Neural Factorization Machines for Sparse Predictive Analytics (SIGIR17)

Deep learning has been applied to many information retrieval problems at SIGIR this year. One of the key ideas is to add non-linearity to existing linear models commonly found in IR.

Factorization machine is one of the linear models for a sparse data prediction. The model is composed of a linear regression terms and d-way interaction terms. Then, it is possible to add non-linear interaction to Factorization machine. Neural FM [1] uses a neural network to model a non-linear interaction between feature latent vectors and it demonstrates interesting results on recommendation tasks.

The model of Factorization machine is as follows:

\hat y(\mathbf{x} ) = w_0 + \sum_{i=1}^n w_ix_i + f(\mathbf{x})

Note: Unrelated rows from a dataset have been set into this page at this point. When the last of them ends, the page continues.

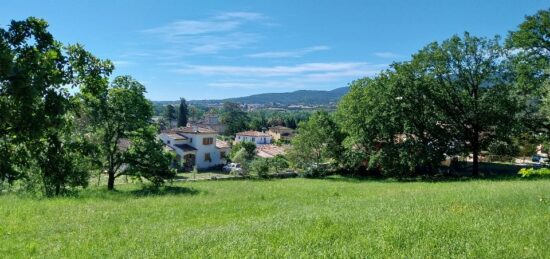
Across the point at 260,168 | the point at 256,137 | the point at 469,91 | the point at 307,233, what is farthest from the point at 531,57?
the point at 256,137

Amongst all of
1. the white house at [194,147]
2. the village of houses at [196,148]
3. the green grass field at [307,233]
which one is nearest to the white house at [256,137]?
the village of houses at [196,148]

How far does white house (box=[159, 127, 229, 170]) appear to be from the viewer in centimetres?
7594

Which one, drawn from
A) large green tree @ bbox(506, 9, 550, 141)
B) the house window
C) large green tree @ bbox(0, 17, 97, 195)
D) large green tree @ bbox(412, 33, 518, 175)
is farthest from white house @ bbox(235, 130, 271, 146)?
large green tree @ bbox(0, 17, 97, 195)

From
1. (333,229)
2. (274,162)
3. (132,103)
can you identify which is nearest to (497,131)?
(274,162)

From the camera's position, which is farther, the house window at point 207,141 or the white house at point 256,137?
the white house at point 256,137

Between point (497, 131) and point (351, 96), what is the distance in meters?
15.1

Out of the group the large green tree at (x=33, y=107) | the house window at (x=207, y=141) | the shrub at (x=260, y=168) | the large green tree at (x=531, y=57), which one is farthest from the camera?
the house window at (x=207, y=141)

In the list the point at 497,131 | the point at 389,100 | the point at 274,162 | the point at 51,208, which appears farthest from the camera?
the point at 274,162

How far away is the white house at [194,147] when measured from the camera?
249ft

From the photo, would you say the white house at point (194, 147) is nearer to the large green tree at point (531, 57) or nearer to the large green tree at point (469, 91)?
the large green tree at point (469, 91)

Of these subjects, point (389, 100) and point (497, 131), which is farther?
point (389, 100)

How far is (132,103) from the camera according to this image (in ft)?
107

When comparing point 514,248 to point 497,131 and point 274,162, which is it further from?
point 274,162

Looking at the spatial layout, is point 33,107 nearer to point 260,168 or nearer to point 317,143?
point 260,168
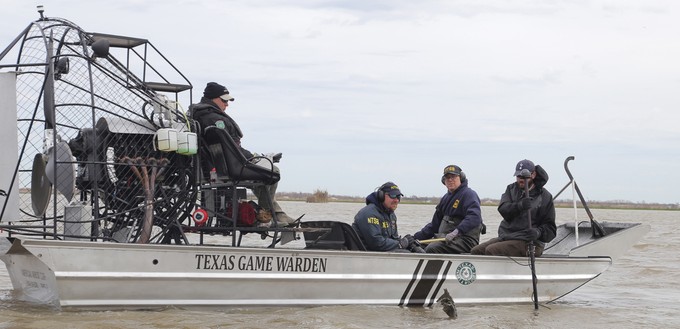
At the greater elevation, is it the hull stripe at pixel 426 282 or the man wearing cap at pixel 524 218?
the man wearing cap at pixel 524 218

This paper changes the interaction f(\mathbf{x}) to be a non-linear function. The author introduces a bi-interaction layer, which is a pooling operation that converts embedding feature vectors to a single vector. Then, the result vector will be fed to a multi-layers neural network and the output from this operation will be an interaction score f(\mathbf{x}).

NFM is different from Wide&Deep model due to its pooling operation. The Wide&Deep model concatenates features together which does not account for feature interactions.

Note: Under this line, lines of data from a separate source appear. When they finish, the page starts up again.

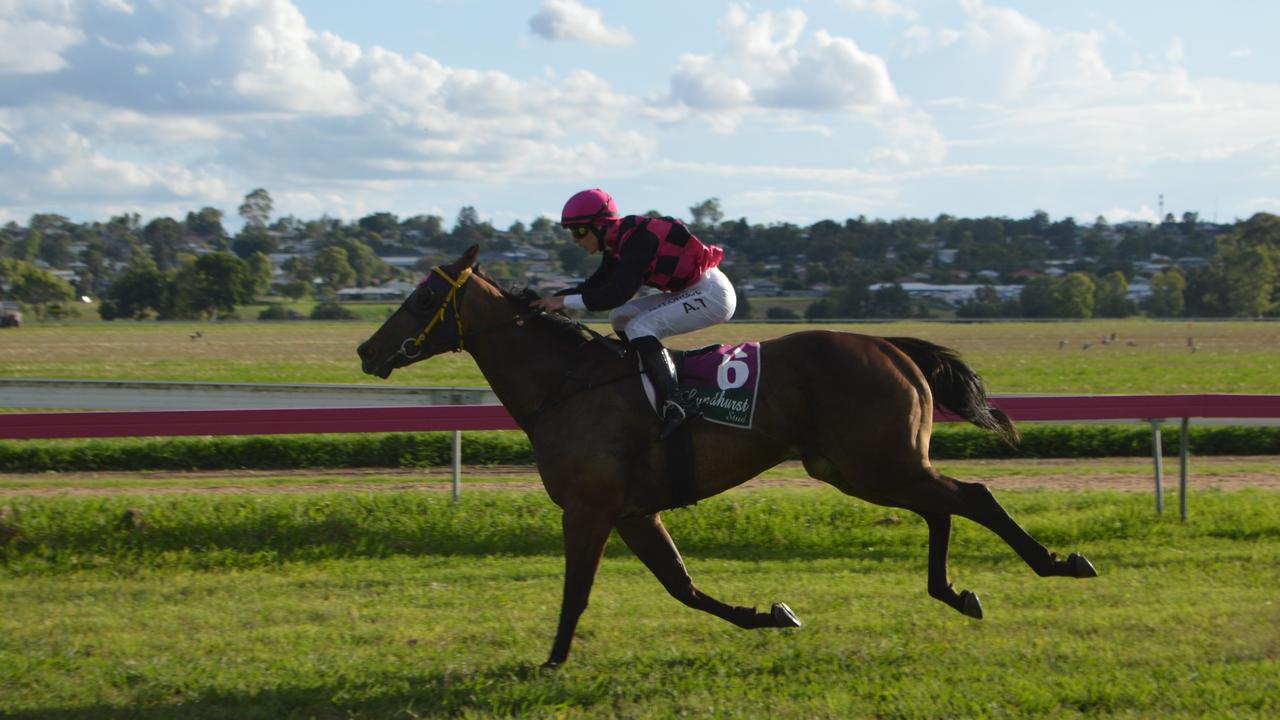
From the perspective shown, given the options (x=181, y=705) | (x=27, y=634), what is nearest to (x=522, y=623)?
(x=181, y=705)

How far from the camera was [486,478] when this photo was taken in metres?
12.9

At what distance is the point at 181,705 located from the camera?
221 inches

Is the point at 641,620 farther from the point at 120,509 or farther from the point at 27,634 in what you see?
the point at 120,509

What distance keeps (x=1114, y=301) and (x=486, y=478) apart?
3003 inches

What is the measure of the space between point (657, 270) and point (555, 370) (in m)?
0.77

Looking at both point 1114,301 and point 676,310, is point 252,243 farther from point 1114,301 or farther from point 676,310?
point 676,310

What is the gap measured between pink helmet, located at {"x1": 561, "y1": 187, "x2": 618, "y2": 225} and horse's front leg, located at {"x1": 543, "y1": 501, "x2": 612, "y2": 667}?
1.50 m

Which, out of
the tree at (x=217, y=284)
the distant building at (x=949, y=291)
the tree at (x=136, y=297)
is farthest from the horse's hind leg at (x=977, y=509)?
the distant building at (x=949, y=291)

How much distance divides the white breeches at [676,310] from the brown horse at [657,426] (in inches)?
7.8

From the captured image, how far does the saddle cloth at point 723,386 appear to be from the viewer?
6258mm

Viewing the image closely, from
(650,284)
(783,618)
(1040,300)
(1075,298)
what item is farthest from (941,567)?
(1040,300)

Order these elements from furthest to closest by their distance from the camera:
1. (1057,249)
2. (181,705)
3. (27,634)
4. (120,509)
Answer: (1057,249), (120,509), (27,634), (181,705)

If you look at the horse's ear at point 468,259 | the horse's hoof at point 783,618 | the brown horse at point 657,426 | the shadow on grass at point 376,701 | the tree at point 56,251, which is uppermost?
the tree at point 56,251

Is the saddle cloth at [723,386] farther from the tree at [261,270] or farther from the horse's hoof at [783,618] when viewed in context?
the tree at [261,270]
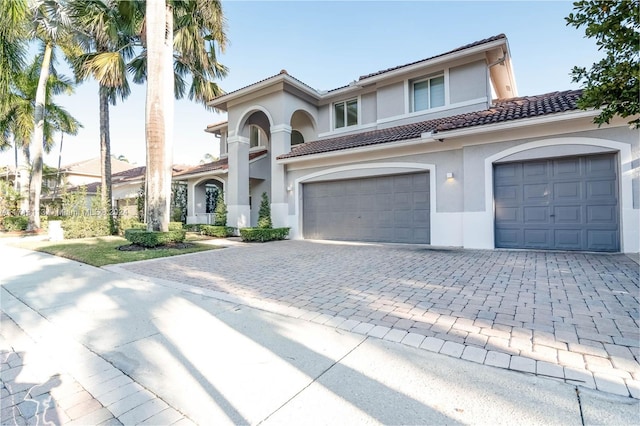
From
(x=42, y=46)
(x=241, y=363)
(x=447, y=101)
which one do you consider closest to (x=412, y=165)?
(x=447, y=101)

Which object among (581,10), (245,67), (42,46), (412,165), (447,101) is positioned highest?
(42,46)

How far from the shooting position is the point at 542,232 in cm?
878

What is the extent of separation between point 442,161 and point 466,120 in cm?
145

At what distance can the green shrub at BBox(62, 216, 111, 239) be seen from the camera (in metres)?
13.8

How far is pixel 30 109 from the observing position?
1942 centimetres

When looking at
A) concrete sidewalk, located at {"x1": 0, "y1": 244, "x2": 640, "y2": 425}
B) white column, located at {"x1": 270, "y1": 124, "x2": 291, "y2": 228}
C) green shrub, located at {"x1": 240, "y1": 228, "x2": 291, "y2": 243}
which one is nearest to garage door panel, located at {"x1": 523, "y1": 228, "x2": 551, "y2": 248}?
concrete sidewalk, located at {"x1": 0, "y1": 244, "x2": 640, "y2": 425}

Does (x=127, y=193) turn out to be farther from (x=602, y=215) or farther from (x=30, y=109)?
(x=602, y=215)

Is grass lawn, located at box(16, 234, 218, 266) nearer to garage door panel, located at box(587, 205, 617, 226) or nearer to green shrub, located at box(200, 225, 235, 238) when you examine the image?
green shrub, located at box(200, 225, 235, 238)

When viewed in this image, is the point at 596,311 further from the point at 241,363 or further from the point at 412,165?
the point at 412,165

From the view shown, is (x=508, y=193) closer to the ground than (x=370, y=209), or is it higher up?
higher up

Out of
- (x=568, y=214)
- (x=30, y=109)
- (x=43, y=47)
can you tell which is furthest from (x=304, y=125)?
(x=30, y=109)

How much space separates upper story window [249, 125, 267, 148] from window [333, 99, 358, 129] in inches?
219

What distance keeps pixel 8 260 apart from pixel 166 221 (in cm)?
411

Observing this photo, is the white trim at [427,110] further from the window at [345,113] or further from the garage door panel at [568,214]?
the garage door panel at [568,214]
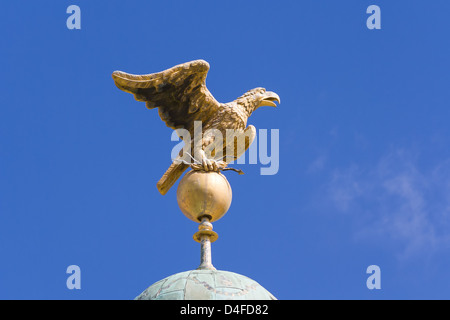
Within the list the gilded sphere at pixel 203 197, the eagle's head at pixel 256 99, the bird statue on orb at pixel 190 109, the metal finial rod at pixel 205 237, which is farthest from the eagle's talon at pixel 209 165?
the eagle's head at pixel 256 99

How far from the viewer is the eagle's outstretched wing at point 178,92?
43.3ft

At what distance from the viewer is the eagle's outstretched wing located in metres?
13.2

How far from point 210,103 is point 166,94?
801mm

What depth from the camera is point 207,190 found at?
12633 millimetres

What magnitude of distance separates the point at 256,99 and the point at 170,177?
244 centimetres

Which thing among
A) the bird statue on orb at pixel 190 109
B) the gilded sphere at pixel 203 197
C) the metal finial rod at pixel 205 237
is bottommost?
→ the metal finial rod at pixel 205 237

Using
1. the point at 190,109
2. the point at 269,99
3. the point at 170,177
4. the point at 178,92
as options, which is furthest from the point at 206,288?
the point at 269,99

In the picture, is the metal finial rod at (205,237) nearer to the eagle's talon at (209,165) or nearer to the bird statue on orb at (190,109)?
the eagle's talon at (209,165)

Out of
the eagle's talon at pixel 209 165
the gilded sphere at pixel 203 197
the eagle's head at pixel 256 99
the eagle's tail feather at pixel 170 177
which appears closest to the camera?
the gilded sphere at pixel 203 197

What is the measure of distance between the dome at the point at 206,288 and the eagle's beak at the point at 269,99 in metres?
4.16

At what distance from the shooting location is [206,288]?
11.3 metres
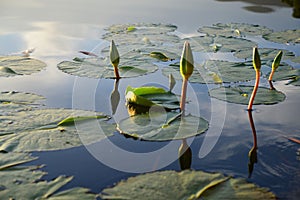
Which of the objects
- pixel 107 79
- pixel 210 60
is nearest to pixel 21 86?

To train NFM, the author uses a square loss and SGD for parameter estimation. Dropout and batch normalization are utilized to avoid an overfitting.

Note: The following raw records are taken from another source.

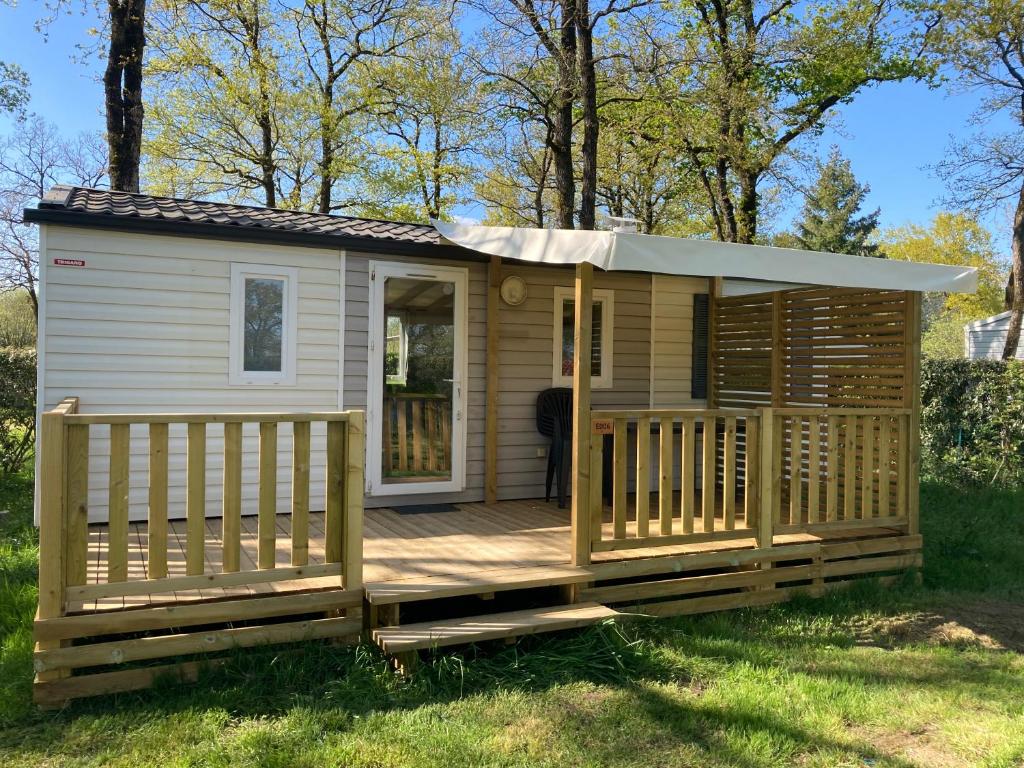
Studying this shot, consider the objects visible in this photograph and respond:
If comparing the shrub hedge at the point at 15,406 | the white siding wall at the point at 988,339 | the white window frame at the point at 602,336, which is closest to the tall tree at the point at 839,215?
the white siding wall at the point at 988,339

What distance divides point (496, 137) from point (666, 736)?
551 inches

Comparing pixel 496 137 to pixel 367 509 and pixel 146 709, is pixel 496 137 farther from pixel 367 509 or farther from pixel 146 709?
pixel 146 709

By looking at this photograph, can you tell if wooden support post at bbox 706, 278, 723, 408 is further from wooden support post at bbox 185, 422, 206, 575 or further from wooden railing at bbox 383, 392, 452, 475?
wooden support post at bbox 185, 422, 206, 575

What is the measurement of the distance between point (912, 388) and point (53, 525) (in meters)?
5.02

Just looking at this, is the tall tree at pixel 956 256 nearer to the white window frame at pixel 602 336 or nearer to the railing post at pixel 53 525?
the white window frame at pixel 602 336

The baselines are strong such as DeepCross and Wide&Deep models. The performance (RMSE) on personalized tag recommendation shows that NFM yields a much lower RMSE than other state-of-the-arts models. In conclusion, NFM models a higher-order and non-linear feature interaction that use a few parameters and does not require a deep structure.

References:

[1] Xiangnan He, Tat-Seng Chua, “Neural Factorization Machines for Sparse Predictive Analytics”, ACM SIGIR 2017.

http://www.comp.nus.edu.sg/~xiangnan/papers/sigir17-nfm.pdf

 

Labeled-LDA (ACL’09)

In a classical topic model such as LDA, the learned topic can be uninterpretable. We need to eyeball the top words to interpret the semantic of the learned topic. Labeled LDA (L-LDA) is a model that assigns each topic to a supervisor signal. Many documents contain tags and labels, these data can be treated as target topics. If we can group similar words based on the corresponding labels, then each topic will be readable.

The trick is to constrain the available topics that each document can learn. In LDA, a document draws a topic distribution from a K-simplex ( a Dirichlet distribution ). But L-LDA draws a topic distribution from L-simplex where L is the number of tags for the given document. This implies that each document will draw a topic distribution from a different shape of simplex. L-LDA calculates the parameter of dirichlet distribution based on the tags.

For example, if there are K possible tags, \bf{\alpha} = \{ \alpha_1, \alpha_2, \cdots, \alpha_K \}, a document with L tags (k=2, k=5) will have an alpha \bf{\alpha^{(d)}} = \{\alpha_2, \alpha_5 \}. Then the topic assignment will be constraint to only topic 2 and 5.

Due to this model assumption, L-LDA assumes that all words appear in the same document are definitely drawn from a small set of topics. For a single-label dataset, this means that all words in the same document are from the same topic. Is this a good idea?

It turns out that this is a valid assumption. When a document is assigned a label, it is because the combination of words in the document contributes a very specific theme or ideas. Another view of this constraint is that the documents that share the same labels will share the same set of words that likely to appear.

When L-LDA is applied on a multi-labeled dataset, then the learned topic will become more interesting because the way each document share the same set of words become more complicated.

References:

https://www.aclweb.org/anthology/D/D09/D09-1026.pdf

DiscLDA (NIPS’08)

We can learn two type of document representations: generative and discriminative features. For example, when we learn a document representation using an autoencoder, we will get a generative representation because we only care the information that will help us reconstruct the original document back. When we train the document for prediction task by providing side information such as a class label, then the learned representation become a discriminative representation because we only want the features that correspond to the correct class label.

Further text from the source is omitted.